As Khalim Saidzoda, HEP coordinator in the Ministry of Education and Sciences, highlights, “One specific area, which the project provided important support to us, is quality assurance—a key pillar of the education system.”
In many countries, quality assurance is the main instrument through which education authorities encourage higher education institutions to enhance the employability of their graduates. To strengthen quality assurance in higher education in Tajikistan, HEP supported the development of new guidelines for institutional accreditation of Tajik universities in partnership with the Estonian Quality Assurance Agency. These guidelines were successfully piloted in three Tajik universities and are now being prepared for national implementation. They describe a transparent process and standardized instruments for universities’ accreditation, which is a step towards aligning Tajikistan’s quality assurance system in higher education with the requirements of Bologna Process.
“I would like to thank the World Bank for the support to enhance the capacity of our higher education system,” says Lutfiya Abdukholikzoda, Tajikistan’s Deputy Minister of Education and Sciences.

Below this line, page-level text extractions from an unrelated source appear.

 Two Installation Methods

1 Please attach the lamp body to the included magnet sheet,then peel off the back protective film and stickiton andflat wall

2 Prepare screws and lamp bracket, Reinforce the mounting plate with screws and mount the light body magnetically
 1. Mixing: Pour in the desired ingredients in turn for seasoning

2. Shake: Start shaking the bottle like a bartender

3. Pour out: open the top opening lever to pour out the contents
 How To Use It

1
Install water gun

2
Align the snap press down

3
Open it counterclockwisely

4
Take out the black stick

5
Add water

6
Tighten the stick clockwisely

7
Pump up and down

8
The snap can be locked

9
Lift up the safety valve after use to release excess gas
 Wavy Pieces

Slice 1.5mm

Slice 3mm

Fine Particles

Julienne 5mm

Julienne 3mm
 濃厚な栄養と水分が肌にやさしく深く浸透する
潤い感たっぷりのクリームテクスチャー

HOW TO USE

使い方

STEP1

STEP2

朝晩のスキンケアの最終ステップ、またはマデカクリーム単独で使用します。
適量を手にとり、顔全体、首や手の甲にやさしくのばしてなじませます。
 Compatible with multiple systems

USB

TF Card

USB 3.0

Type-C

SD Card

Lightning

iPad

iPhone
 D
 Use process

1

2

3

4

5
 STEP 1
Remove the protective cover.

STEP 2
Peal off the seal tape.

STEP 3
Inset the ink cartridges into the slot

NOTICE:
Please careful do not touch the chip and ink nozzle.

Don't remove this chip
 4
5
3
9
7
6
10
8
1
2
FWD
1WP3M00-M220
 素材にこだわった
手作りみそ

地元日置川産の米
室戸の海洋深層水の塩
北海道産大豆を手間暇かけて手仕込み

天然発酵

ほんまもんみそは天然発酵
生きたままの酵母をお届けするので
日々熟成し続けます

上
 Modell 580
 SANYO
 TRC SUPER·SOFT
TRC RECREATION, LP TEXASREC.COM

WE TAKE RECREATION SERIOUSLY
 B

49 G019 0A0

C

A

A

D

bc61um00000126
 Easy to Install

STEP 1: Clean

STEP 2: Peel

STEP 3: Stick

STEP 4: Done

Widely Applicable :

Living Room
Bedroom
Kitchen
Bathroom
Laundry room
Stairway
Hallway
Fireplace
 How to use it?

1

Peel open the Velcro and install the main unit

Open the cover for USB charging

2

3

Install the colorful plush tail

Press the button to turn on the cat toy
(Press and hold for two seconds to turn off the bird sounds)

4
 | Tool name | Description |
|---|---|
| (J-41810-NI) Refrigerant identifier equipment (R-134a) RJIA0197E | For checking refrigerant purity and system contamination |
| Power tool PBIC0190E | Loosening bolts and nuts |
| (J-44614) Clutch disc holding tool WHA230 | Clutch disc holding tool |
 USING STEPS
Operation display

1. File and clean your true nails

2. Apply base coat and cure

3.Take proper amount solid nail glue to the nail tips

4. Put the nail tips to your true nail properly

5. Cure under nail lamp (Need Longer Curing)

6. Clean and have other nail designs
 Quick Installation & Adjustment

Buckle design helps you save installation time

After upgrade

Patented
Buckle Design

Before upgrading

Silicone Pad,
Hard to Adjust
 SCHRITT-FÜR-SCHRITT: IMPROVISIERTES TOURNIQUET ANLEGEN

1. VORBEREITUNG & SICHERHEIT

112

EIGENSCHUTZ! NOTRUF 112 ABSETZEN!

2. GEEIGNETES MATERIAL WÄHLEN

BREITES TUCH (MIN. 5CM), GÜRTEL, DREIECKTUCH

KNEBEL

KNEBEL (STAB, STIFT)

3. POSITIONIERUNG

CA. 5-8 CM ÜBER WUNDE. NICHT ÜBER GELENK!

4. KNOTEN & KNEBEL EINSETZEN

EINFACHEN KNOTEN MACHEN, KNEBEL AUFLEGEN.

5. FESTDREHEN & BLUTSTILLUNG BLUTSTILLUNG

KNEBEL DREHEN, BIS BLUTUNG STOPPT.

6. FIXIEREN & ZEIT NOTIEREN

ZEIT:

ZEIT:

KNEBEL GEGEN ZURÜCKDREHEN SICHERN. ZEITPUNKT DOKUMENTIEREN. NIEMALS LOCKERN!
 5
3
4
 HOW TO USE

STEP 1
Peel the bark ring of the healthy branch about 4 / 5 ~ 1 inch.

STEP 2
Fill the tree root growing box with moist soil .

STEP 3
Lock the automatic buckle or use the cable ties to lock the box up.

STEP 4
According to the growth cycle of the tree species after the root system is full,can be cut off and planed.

“Youth is Tajikistan’s main asset, so we are glad that the World Bank through the Higher Education Project invested in raising the competitiveness of young people and expanding their future prospects,” says Saodat Bazarova, Team Leader of the Project in the World Bank.
Through HEP-supported activities, university students across Tajikistan are finding opportunities to explore new career paths and gain valuable skills employers need—helping the country to build a more qualified and skilled workforce better able to meet the ever-evolving demands of today’s labor market.